Was in der fallorientierten universitären Lehrer:innenbildung geleistet werden kann, ist die Reflexion der Praxis im Medium des Empirischen und des Theoretischen. Dabei werden sowohl die nicht unmittelbar beobachtbaren Widersprüche, Strukturprobleme und Anforderungen der Schulpraxis und der unterschiedlichen Fachdisziplinen diskutierbar, als auch ein fallangemessener Umgang mit abstraktem Theoriewissen gefördert. In der Hauptsache geht es damit im schulpädagogischen Studium um die erste Grundlegung von Reflexivität, die ein zentrales Element von pädagogischer Professionalität ist. Studierende sollen in die Lage versetzt werden, die Komplexität des Schulalltags und seine Auswirkungen auf die Entwicklungsprozesse von Schüler:innen und Lehrer:innen zu erkennen. Insofern muss also die Erwartung von Studierenden, der Sinn von Schulpädagogik als Berufswissenschaft bestünde in der Vermittlung „handwerklicher” Kenntnisse, enttäuscht werden. Vielmehr bietet das Hochschulstudium die Chance: vom schulischen Handlungsdruck entlastet in einer reflektiert-distanzierten, nichtinvolvierten Haltung an fremden und eigenen Fällen aus der Schulpraxis auf jene Prozesse zu blicken, die alltäglich die Schule hervorbringt und die für alle Beteiligten, nicht nur Schüler:innen, sondern auch Lehrer:innen, erfahrungsrelevant und entwicklungsbedeutsam werden (vgl. Schelle et al., 2010).

Literatur

Hugener, I. (2010). Überblick über die Beobachtungsinstrumente. In I. Hugener, C. Pauli & K. Reusser (Hrsg.). Dokumentation der Erhebungs- und Auswertungsinstrumente zur schweizerisch-deutschen Videostudie “Unterrichtsqualität, Lernverhalten und mathematisches Verständnis” (S. 45-54).
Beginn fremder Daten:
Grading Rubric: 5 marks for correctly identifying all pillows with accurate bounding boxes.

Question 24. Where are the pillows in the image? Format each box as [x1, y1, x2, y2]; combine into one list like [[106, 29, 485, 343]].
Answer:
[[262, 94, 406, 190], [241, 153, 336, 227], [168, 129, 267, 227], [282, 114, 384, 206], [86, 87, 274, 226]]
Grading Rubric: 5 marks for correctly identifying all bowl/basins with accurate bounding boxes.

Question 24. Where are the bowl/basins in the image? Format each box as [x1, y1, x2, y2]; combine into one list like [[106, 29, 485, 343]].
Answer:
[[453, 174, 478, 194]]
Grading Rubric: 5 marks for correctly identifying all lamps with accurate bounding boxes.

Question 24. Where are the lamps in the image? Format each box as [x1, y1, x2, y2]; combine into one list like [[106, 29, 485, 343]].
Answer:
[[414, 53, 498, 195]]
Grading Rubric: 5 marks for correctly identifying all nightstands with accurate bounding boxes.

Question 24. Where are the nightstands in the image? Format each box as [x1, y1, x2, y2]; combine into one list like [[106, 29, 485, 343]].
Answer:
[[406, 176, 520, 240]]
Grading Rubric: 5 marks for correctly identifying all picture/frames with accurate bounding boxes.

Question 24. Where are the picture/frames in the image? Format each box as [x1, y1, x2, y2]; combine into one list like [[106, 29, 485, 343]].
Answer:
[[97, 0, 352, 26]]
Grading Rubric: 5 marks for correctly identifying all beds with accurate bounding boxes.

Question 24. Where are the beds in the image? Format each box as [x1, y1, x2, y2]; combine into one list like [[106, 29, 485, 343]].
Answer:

Frankfurt am Main, GFPF.

Lotz, M. (2016). Kognitive Aktivierung im Leseunterricht der Grundschule: Eine Videostudie zur Gestaltung und Qualität von Leseübungen im ersten Schuljahr. Wiesbaden: Springer VS.

Lotz, M., Gabriel, K. & Lipowsky, F. (2013). Niedrig und hoch inferente Verfahren der Unterrichtsbeobachtung. Analysen zu deren gegenseitiger Validierung. Zeitschrift für Pädagogik, 59 (3), 357-380.

Schelle, C., Rabenstein, K. & Reh, S. (2010). Unterricht als Interaktion. Ein Fallbuch für die Lehrerbildung. Bad Heilbrunn: Klinkhardt.

Schelle, C., Fritzsche, B. & Lehmann-Rommel, R. (2021). Falldarstellungen für eine komparative, praxeologische Seminararbeit. Unterrichtssituationen aus Deutschland, Frankreich, Senegal und England. Münster/New York: Waxmann.

Wernet, A. (2009). Einführung in die Interpretationstechnik der Objektiven Hermeneutik. Qualitative Sozialforschung Bd. 11., 3. Auflage. Wiesbaden: VS-Verlag.